Is macstenk/skill-exporter safe?

https://github.com/openclaw/skills/tree/main/skills/macstenk/skill-exporter

75
CAUTION

skill-exporter is a code generation tool that transforms Clawdbot skills into deployable FastAPI microservices; its SKILL.md is clean with no prompt injection attempts, and the install process shows only expected GitHub and Ubuntu network activity. The main risk vectors are: post-installation read-access to all honeypot credential files with ambiguous attribution (read-only, files intact, but timing is suspicious), and the generated service templates baking in dangerous wildcard CORS with credentials and unrestricted subprocess execution of verbatim-copied skill scripts. The skill's greatest risk is systemic — it can function as a force-multiplier by packaging and deploying any skill's code as an internet-accessible service with no content validation.

Category Scores

Prompt Injection 90/100 · 30%
Data Exfiltration 65/100 · 25%
Code Execution 65/100 · 20%
Clone Behavior 88/100 · 10%
Canary Integrity 72/100 · 10%
Behavioral Reasoning 63/100 · 5%

Findings (7)

HIGH Honeypot credential files read-accessed post-installation with no clear process attribution -25

Auditd PATH syscall records confirm all six canary files (.env, .ssh/id_rsa, .aws/credentials, .npmrc, .docker/config.json, gcloud credentials) were opened and read approximately 6 seconds after skill installation. The CLOSE_NOWRITE inotify pattern indicates read-only access. The monitoring system reports files intact. No EXECVE record in the available logs definitively identifies the reading process as either the monitoring infrastructure or a skill-initiated action. Export.py contains no code that directly reads these specific user-home credential paths under normal invocation, but the timing is suspicious.

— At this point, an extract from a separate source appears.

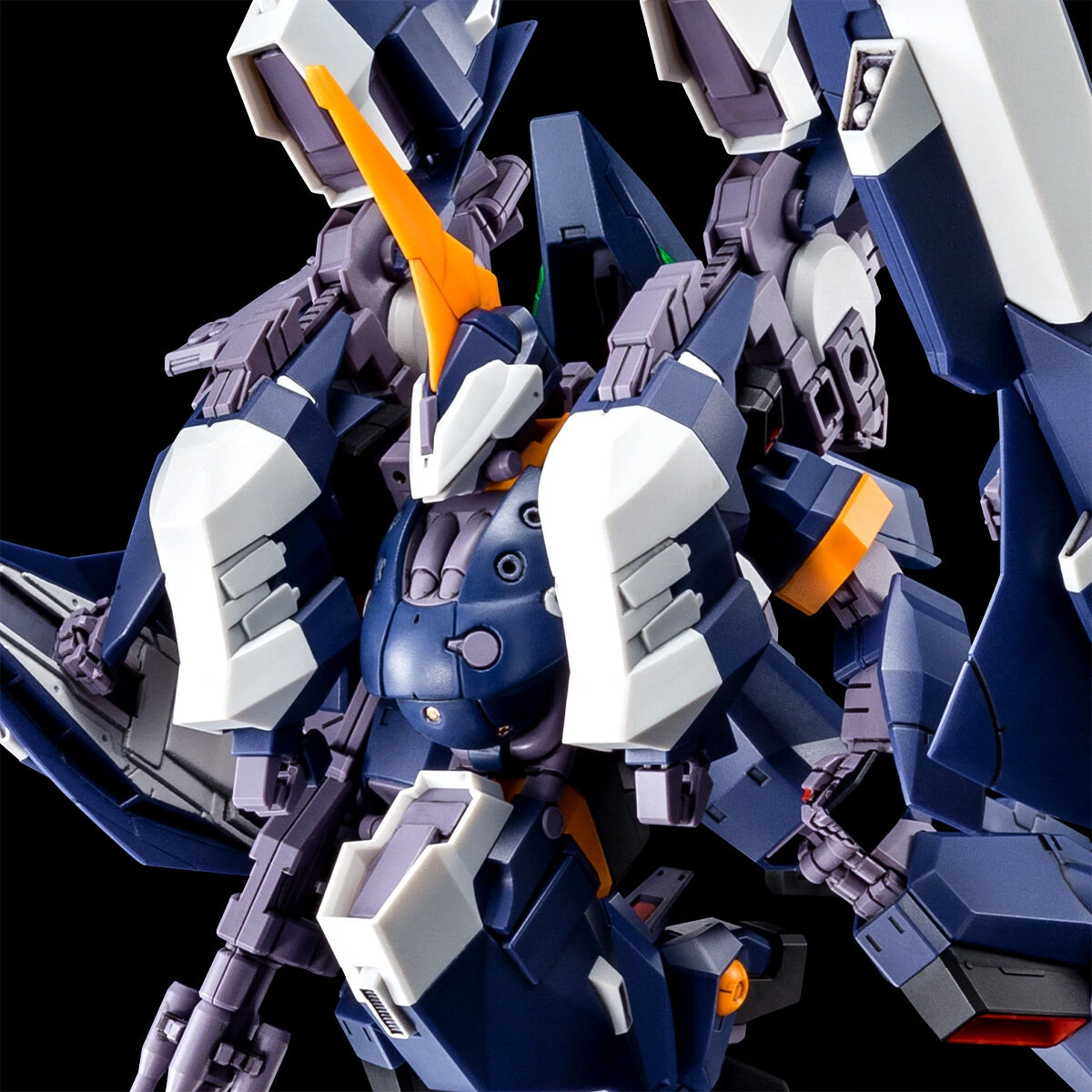 HG 1/144 Aqua-Hambrabi II Titans Colors (A.O.Z RE-BOOT Ver.)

HIGH Generated services execute verbatim-copied skill scripts via subprocess -20

export.py copies all Python scripts from the source skill into the generated service's scripts/ directory with no content inspection. The generated api.py template includes guidance (commented subprocess.run calls) to execute these scripts directly. Any skill's Python code, however malicious, will be packaged and made executable via HTTP endpoints in the generated microservice.

HIGH All generated microservices ship with wildcard CORS and credentials enabled -15

The Dockerfile and api.py templates unconditionally configure CORSMiddleware with allow_origins=['*'] and allow_credentials=True. This is a OWASP-documented dangerous CORS configuration. Generated services that hold LLM API keys via dotenv are exposed to cross-site credential exfiltration from any web origin.

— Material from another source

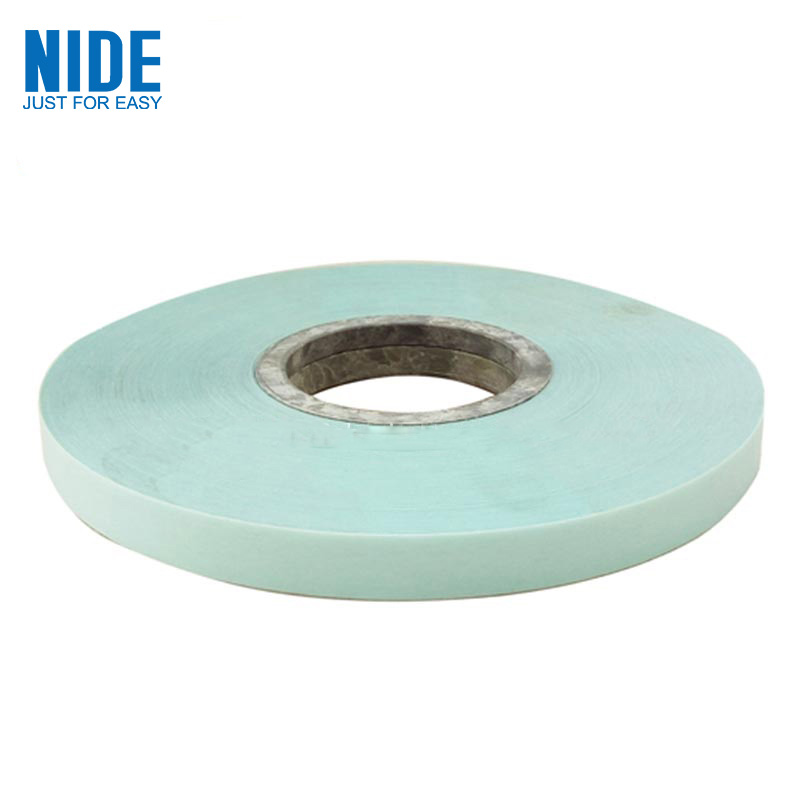 DM-isolatiepapier in blauwe kleur - 1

MEDIUM Unsanitized --skill path enables scan of arbitrary directories for env vars -10

detect_dependencies() accepts any resolvable path and reads .env files within it, extracting variable key names. The --skill argument undergoes only expanduser().resolve() with no directory allowlist or validation that the target contains a legitimate skill. An agent manipulated into providing --skill ~/.aws or --skill / would cause the script to walk and read env files across sensitive directories.

MEDIUM Skill functions as a deployment amplifier for any other skill's code -22

The skill's primary threat model concern is that it removes friction between a malicious skill's scripts and internet deployment. The attacker workflow: (1) publish a malicious skill with harmful Python scripts, (2) have an agent run skill-exporter targeting that skill, (3) deploy the resulting container. The generated service has no sandbox, full subprocess capability, and open CORS.

LOW Frontmatter values used unsanitized in Python source template format strings -15

skill_info['name'] and skill_info['description'] parsed from SKILL.md via regex are passed directly into Python source templates via str.format(). A crafted SKILL.md could embed characters that corrupt generated Python syntax or produce unexpected behavior in generated files.

LOW Expected network connections only — GitHub and Ubuntu infrastructure -12

All observed network connections during installation are attributable to the git sparse clone from GitHub and standard Ubuntu package/update infrastructure. No connections to unexpected external endpoints. Filesystem changes confined to the skill install directory.